- [WHAT YOU ARE ASKED TO DO] Write out the whole listing below line for line, keeping every word, number and mark unchanged.

** BEGIN **

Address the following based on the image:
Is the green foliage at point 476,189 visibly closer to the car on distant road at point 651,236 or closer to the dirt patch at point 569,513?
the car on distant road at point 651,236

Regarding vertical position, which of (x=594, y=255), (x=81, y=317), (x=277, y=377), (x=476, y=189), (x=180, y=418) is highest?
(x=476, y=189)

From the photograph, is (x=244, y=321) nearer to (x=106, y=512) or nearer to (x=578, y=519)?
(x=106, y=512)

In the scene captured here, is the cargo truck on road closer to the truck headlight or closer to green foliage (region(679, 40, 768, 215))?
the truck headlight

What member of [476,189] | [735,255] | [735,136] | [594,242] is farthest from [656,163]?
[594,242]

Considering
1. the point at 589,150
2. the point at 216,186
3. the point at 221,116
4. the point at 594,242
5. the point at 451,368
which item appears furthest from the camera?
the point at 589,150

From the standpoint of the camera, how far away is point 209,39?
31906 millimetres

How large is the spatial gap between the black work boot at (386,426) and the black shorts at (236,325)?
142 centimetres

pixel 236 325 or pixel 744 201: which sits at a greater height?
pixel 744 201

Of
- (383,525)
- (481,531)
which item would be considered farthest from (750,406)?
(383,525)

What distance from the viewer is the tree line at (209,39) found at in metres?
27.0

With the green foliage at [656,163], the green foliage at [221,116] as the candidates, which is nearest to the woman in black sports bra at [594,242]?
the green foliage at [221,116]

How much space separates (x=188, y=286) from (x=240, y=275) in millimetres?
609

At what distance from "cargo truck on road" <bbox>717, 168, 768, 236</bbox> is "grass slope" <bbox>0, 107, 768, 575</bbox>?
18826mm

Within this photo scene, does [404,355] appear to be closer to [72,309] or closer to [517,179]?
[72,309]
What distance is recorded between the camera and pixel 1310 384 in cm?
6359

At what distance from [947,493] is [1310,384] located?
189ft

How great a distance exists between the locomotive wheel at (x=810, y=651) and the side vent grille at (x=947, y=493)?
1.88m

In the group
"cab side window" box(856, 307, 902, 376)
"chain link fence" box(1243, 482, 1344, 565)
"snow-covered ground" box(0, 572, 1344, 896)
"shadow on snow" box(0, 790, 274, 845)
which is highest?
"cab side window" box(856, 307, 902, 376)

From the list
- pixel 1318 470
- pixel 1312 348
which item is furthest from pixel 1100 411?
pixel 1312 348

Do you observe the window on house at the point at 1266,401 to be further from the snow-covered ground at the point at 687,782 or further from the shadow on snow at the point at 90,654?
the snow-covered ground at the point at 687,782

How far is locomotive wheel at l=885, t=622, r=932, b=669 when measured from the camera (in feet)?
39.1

** END **

- [COMPLETE ANSWER]
Address the following based on the image:
Is the green foliage at point 476,189 visibly closer to the car on distant road at point 651,236 or closer to the dirt patch at point 569,513?
the car on distant road at point 651,236

Regarding vertical position, which of (x=594, y=255), (x=81, y=317), (x=277, y=377), (x=476, y=189), (x=180, y=418) is highest?
(x=476, y=189)

From the photograph, is (x=244, y=321) nearer to (x=106, y=512) or nearer to (x=578, y=519)?
(x=106, y=512)

In the scene captured here, is the cargo truck on road closer to the truck headlight or closer to green foliage (region(679, 40, 768, 215))?
the truck headlight

What member of [476,189] | [735,255] | [735,136] | [594,242] is farthest from [656,163]?
[594,242]

Considering
1. the point at 589,150
2. the point at 216,186
3. the point at 221,116
4. the point at 594,242
5. the point at 451,368
which item appears furthest from the camera?
the point at 589,150

From the standpoint of the camera, how far away is point 209,39?
31906 millimetres

How large is the spatial gap between the black work boot at (386,426) and the black shorts at (236,325)?
142 centimetres

pixel 236 325 or pixel 744 201: which sits at a greater height?
pixel 744 201

Of
- (383,525)
- (481,531)
which item would be considered farthest from (750,406)?
(383,525)

What distance from the viewer is the tree line at (209,39) found at in metres?
27.0

With the green foliage at [656,163], the green foliage at [221,116] as the candidates, which is nearest to the woman in black sports bra at [594,242]?
the green foliage at [221,116]

How much space separates (x=188, y=286) from (x=240, y=275) in millimetres?
609

At what distance from "cargo truck on road" <bbox>717, 168, 768, 236</bbox> is "grass slope" <bbox>0, 107, 768, 575</bbox>?
18826mm

Within this photo scene, does [404,355] appear to be closer to [72,309] or closer to [517,179]?
[72,309]
What distance is recorded between the camera and pixel 1310 384 in cm?
6359

At what distance from [947,493] is [1310,384] located?
189ft

How great a distance exists between the locomotive wheel at (x=810, y=651) and the side vent grille at (x=947, y=493)?
1.88m

In the group
"cab side window" box(856, 307, 902, 376)
"chain link fence" box(1243, 482, 1344, 565)
"snow-covered ground" box(0, 572, 1344, 896)
"shadow on snow" box(0, 790, 274, 845)
which is highest?
"cab side window" box(856, 307, 902, 376)

From the list
- pixel 1318 470
- pixel 1312 348
which item is furthest from pixel 1100 411?
pixel 1312 348

Do you observe the window on house at the point at 1266,401 to be further from the snow-covered ground at the point at 687,782 or further from the shadow on snow at the point at 90,654?
the snow-covered ground at the point at 687,782

How far is locomotive wheel at l=885, t=622, r=932, b=669 when measured from the camera (in feet)?
39.1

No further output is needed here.